Arka cebimde olan telefonum titreşim verirken yüzümü silmekten ıslanmış elimi pantolonuma sildim ve telefonu aldım elime. Haruto arıyordu. Aramayı reddettim ve yürümeye devam ettim. Kalbim acıyordu. Kırılmıştım. Uzun bir süre yürüdüm. Burasının neresi olduğunu bilmiyordum adres olarak sadece çocuk parkıydı tahmin edebildiğim. Kenarda gördüğüm bankın birine oturdum. Bir sigara çıkarttım ve yaktım. Dumanı dışarıya her üfleyişimde gözlerim yanıyordu ve ben ağlıyordum. Hayır önceden içerken gözüm yandığında ağlamazdım şu an agladığım şey farklıydı.. Biliyorsunuz.
Biten sigara izmaritini yere atıp ayağımla ezdim. İkinciye başladım. Tekrar bitti, tekrar ezdim. Üçüncü de aynı şekilde oldu. Dördüncü sigarayı içmeye niyetlenmişken vazgeçip kenara koydum. Kaçıncı kez titrediğini bilmediğim telefonum tekrardan titremeye başladı. Ekrana bakmaya bile tenezzülüm yoktu. Aklım başımda değil gibi hissediyordum. Asahi beni öpmüştü ve ben şu an mutluluktan çıldırmam gerektiği yerde bu durumdaydım, Asahi yüzünden. Her şeyin suçlusu sanki o gibiydi benim anlatışıma göre. Belki bir nedeni vardır diye düşünüp ona hak vermek istiyordum ama bu durumda hak verebileceğim bir konumda değildi. Eğlence yapabileceği birisi olmayı istememiştim ben hiç. Telefon tekrardan titrediğinde dayanamayıp elime aldım ve fırlattım. Yeterliydi bu kadar merak edilişimi görmek.

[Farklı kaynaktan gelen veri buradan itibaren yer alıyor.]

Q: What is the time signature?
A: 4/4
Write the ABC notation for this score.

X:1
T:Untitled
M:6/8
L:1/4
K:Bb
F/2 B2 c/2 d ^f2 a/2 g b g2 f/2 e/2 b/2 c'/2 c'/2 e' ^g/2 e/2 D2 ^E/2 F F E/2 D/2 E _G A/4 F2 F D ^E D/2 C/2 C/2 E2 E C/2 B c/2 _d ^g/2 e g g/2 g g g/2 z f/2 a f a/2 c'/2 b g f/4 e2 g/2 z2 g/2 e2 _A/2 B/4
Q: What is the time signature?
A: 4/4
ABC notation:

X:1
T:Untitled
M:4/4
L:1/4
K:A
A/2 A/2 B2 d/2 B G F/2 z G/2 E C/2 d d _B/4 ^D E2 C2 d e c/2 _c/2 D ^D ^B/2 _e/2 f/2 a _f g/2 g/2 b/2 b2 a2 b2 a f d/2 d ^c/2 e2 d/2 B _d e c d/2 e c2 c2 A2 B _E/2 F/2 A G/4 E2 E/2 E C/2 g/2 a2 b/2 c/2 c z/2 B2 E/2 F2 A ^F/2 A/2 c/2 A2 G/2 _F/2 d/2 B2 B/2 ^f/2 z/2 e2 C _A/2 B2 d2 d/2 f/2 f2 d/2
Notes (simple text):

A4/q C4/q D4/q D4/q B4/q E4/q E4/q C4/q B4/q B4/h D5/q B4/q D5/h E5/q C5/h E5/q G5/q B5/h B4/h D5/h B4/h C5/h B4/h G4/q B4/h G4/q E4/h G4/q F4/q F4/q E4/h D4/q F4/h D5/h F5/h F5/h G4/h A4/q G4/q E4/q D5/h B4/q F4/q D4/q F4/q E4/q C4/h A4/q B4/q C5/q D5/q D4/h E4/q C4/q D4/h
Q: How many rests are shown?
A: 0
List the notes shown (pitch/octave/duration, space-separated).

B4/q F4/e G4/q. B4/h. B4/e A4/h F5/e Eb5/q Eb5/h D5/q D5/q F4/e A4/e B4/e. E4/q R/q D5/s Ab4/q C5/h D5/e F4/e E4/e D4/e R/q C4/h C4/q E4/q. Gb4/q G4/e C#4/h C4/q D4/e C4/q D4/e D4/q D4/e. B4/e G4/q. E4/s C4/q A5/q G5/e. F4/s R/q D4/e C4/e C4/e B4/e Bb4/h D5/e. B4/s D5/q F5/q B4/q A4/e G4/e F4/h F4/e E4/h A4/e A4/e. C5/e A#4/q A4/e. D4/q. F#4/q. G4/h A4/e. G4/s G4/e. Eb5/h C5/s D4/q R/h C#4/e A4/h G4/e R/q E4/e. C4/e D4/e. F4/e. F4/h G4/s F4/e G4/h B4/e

Karnımın yanık acıları daha çok hiddetlenmişti. Hava, gecenin verdiği tatlı soğukluğuyla irkilmemi sağladı. Bacaklarımı karnıma doğru çekerek banka iyice yerleştim. Kollarımı ise bacaklarıma sardım. Çenemi kolumun üzerine koydum öylece durdum. Ne eve gitmek istiyordum ne de burada kalmak istiyordum. Ne istediğimi bilmiyordum ama sadece buradan kalkabilecek bir güç yoktu ben de. Gökyüzüne baktım. Yıldızlı bir gece vardı. Hani şu dizilerde bilgisayardan yapılmış çoklu yıldız simülasyonu olur ya, gökyüzünün her yeri yıldızlarla kaplı falan olur. İşte onun gerçek hali vardı şu an gökyüzünde. Çok güzeldi. Güldüm bu güzel görüntüye. Ben küçükken ablamla yıldızların olduğu her gece terasa gidip yıldızları izlerdik annem ve babamdan gizlice. Geceleri soğuk olduğundan çıkmamıza izin vermezlerdi pek. Hatta bir kere yakalanmıştık, teras kapısını kilitlemişlerdi.. Onlarla olmak isterdim şu an. Annemin bana sarılmasını isterdim. Yıldızların etkisinden çıkabilmek için eğdim başımı öne. Hayatımın aşkının bana yaşattığı adını bilmediğim bu şeyi nasıl atlatacağımı düşündüm. Bir çözüm gelmiyordu her şey çıkmaz sokakdan ibaretti. Sürüklendiğim nokta bilinmezlikti. Daha fazla ağlamak istemiyordum artık. Gözlerim acımaya başlamıştı diğerleri yetmiyormuş gibi. Kapattım göz kapaklarımı, gözlerim dinlensinler diye.